Biology professors Arun Sethuraman and Diego Sustaita also were instrumental in her success at CSUSM and preparing her for a career, Wulf said. Sustaita introduced Wulf to the university’s Summer Scholars program, a 10-week experience that actively engages undergraduates in STEM research. She worked in the labs of Sustaita and Sethuraman on a project to understand the genetic diversity, differentiation and evolutionary history of loggerhead shrikes in Southern California.

“Over the summer, she not only successfully completed all the genotyping and data analyses from shrikes, but also worked with my other lab students on a meta-study, looking at 200-plus population genetics publications and their consistency in use of statistical methods,” Sethuraman said. “Gwen went on to present her work with shrikes at the Society for Integrated and Comparative Biology meeting in Florida in January 2019, and we successfully published our meta-study in the high-impact journal Molecular Ecology Resources.”

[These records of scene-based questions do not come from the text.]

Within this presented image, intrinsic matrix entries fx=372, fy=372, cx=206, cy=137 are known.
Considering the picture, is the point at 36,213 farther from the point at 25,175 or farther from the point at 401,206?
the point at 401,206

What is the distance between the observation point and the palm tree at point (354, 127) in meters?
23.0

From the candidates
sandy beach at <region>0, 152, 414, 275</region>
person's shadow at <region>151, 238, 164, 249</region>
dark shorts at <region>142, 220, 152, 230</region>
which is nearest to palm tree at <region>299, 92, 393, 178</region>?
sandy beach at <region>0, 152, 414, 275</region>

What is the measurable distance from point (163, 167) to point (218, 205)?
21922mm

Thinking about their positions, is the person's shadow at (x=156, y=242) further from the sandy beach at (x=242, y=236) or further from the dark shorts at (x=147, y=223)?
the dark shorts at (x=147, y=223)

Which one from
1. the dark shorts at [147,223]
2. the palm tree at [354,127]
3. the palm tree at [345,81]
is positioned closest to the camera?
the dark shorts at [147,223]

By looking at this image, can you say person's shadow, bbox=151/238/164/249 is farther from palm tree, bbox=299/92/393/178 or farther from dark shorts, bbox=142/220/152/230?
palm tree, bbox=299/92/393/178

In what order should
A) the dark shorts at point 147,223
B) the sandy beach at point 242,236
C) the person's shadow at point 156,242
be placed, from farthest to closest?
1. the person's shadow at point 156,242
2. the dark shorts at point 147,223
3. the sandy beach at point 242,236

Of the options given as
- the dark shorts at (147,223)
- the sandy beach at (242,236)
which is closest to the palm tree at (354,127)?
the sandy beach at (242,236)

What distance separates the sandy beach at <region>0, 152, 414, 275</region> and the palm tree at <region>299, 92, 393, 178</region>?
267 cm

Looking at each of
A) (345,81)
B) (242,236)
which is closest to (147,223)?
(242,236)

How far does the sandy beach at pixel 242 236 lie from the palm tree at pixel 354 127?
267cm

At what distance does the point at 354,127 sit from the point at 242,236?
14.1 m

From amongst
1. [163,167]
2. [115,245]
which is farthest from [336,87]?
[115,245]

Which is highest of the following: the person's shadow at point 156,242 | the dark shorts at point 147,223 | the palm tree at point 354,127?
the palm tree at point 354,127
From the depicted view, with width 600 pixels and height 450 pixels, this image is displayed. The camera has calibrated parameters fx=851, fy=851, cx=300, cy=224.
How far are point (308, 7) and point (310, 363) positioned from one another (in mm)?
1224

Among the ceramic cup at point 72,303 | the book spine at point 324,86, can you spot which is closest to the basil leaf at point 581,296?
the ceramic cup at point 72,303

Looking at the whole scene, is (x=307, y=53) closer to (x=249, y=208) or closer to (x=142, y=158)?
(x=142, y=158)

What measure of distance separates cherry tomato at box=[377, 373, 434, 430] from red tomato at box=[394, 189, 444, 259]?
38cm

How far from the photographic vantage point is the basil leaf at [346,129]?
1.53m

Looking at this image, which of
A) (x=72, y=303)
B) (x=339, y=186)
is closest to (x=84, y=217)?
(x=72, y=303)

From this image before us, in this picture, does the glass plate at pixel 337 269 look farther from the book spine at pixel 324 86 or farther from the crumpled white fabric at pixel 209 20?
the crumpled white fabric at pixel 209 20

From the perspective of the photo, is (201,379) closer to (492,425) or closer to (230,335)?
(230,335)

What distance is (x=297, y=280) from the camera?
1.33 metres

Sethuraman said their study was listed among the top 10% of most downloaded articles among all Molecular Ecology Resources publications from 2019.

“We have since continued to collaborate on completing the shrike work for a publication in the coming months,” Sethuraman said. “Gwen has also outshined all her peers in numerous undergraduate and graduate level courses – including bioinformatics, a seminar in evolution, and Molecular Methods in Ecology and Evolution. No wonder her continued excellence has landed her a dream job of working in conservation genetics at the San Diego Zoo Safari Park. I am confident that she will continue to make CSUSM and the Sethuraman-Sustaita labs proud with her achievements.”

Wulf’s work at Safari Park focuses on northern white rhinos. There are only two northern white rhinos left in the world, and both are too old to carry offspring. Wulf is part of a team working to take cells that have been frozen and develop them into gametes, which are reproductive cells. The goal is to eventually use them for in vitro fertilization using a southern white rhino as a surrogate to give birth to a northern white rhino.

Wulf was aware of the project even before being hired because she closely follows news from San Diego Zoo Wildlife Alliance and has such a passion for conservation.

“It’s incredible to be able to work on that same project that I thought was so cool beforehand,” she said.

“Cal State pretty much did everything to prepare me for this job, which was the greatest feeling because it just reassured me that I made the right choice in the university that I chose. Everything that I learned from them and all the experience I gained in the lab, and also with all of that data analysis, really was essentially what got me here today.”